U.S. State Department representative Ned Rate addresses a question throughout a news instruction at the department in Washington, February 9, 2021.
WASHINGTON– The Biden administration pledged on Wednesday that there will be effects for those behind the lethal rocket attack earlier this week in northern Iraq.
” It is fair to state that there will be repercussions for any group responsible for this attack,” State Department representative Ned Price told press reporters during an instruction.
The attack in the city of Irbil in the Kurdistan region killed one civilian contractor and injured 9 others, consisting of a U.S. service member, according to U.S. Army Col. Wayne Marotto, representative for the coalition combating ISIS.
At least three rockets hit near the civilian Irbil International Airport late Monday night, Kurdish security sources informed NBC News. A nearby base houses U.S. troops.
Rate’s remarks Wednesday represents a small escalation in the Biden addministration’s position on the strike. On the heels of the attack, White House press secretary Jen Psaki stated the administration was performing an examination with its allies in the area. When pressed on a possible U.S. reaction, Psaki said that the United States “reserves the right to react in a timely manner of our picking.”
“But we’ll await the attribution to be concluded first before we take any extra steps. I will communicate to you that diplomacy is a priority with this administration,” she said, without giving more details.
The rocket attack in Iraq comes as NATO, the world’s most powerful military alliance, satisfies to go over coalition-led objectives in Iraq and Afghanistan.
“I anticipate ministers will accept launch an expanded mission, with more allied workers training and encouraging in more security institutions across the nation,” NATO Secretary-General Jens Stoltenberg stated Wednesday.

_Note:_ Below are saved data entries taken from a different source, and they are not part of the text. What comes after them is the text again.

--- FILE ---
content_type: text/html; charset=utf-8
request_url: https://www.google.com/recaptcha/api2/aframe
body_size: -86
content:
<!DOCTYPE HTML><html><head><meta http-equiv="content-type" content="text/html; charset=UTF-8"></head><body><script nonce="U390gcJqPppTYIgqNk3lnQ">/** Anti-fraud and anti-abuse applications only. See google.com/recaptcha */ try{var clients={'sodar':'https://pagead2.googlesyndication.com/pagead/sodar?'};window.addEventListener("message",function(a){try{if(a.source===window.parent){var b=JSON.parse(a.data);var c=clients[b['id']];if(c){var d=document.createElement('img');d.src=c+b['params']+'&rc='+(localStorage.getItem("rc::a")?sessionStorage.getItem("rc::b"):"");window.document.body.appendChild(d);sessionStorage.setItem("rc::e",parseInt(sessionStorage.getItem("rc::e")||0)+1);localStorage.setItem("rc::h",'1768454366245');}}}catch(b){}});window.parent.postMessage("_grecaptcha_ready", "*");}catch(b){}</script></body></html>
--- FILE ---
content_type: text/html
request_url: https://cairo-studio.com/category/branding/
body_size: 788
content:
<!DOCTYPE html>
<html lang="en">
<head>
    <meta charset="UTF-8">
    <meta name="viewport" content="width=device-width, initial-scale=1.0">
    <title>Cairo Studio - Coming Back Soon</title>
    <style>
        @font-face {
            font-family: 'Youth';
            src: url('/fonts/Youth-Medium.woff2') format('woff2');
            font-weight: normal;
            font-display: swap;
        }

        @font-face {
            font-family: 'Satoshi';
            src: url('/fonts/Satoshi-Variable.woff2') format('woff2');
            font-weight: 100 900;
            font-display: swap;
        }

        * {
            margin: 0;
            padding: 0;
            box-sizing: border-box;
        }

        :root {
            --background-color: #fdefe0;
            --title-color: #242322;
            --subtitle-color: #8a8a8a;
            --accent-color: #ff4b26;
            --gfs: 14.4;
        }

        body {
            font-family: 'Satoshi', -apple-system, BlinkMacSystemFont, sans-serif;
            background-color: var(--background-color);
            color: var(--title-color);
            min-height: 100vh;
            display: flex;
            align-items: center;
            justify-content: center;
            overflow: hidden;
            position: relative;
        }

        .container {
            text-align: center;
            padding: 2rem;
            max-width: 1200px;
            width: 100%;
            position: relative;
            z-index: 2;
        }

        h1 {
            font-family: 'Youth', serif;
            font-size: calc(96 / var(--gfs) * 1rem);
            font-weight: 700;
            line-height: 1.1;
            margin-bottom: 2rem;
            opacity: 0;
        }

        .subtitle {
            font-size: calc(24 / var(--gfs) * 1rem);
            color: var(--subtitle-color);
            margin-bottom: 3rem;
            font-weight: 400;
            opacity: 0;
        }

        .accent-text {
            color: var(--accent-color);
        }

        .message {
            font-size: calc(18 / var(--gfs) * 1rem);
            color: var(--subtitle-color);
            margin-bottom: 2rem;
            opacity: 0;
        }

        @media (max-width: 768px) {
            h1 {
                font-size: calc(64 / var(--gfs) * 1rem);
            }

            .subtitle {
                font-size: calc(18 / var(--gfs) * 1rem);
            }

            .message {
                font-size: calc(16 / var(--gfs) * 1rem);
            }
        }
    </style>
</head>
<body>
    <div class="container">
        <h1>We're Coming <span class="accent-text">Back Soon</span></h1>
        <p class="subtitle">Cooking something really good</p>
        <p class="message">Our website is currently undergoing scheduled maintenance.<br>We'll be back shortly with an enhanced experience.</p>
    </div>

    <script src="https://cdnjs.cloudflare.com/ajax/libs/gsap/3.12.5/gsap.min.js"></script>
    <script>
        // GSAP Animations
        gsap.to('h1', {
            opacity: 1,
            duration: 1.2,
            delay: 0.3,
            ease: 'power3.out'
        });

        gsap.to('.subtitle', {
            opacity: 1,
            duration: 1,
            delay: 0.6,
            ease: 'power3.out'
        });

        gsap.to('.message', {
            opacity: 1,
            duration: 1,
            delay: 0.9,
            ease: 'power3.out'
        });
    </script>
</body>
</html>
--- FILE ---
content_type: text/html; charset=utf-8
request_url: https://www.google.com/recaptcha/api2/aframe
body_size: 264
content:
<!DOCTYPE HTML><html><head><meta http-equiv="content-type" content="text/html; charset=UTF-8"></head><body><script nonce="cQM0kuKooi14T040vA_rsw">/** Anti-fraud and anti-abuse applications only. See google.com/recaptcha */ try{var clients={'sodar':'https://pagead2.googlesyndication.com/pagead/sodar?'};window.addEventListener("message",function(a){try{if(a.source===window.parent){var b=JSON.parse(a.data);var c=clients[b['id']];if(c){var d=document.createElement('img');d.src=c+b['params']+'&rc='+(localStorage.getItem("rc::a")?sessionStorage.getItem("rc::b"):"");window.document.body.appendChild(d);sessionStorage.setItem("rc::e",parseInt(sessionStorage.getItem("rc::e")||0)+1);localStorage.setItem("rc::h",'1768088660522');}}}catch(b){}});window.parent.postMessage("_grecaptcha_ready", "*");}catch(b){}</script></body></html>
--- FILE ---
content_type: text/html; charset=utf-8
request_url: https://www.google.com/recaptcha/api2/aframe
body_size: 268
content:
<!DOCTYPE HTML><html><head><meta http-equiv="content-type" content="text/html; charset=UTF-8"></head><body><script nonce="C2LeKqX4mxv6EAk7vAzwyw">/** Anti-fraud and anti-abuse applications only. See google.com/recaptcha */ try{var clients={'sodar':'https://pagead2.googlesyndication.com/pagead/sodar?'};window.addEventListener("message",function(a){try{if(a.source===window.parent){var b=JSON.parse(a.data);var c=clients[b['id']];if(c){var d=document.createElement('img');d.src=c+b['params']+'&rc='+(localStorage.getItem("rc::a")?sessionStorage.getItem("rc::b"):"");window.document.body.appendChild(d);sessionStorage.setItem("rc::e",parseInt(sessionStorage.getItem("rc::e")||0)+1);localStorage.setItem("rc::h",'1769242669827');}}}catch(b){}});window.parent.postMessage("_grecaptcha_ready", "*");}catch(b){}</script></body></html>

“The mission will expand slowly in response to the scenario,” Stoltenberg said, adding that the NATO members had received demands from the Iraqi federal government.
The Pentagon is “enthusiastic about and invites NATO’s increased focus on Iraq,” a senior Defense official informed press reporters ahead of the NATO meeting. The official, who spoke on the condition of anonymity, would not divulge whether the U.S. armed force would contribute more troops to the battle in Iraq.
The United States has 2,500 soldiers in Iraq and another 2,500 service members in Afghanistan.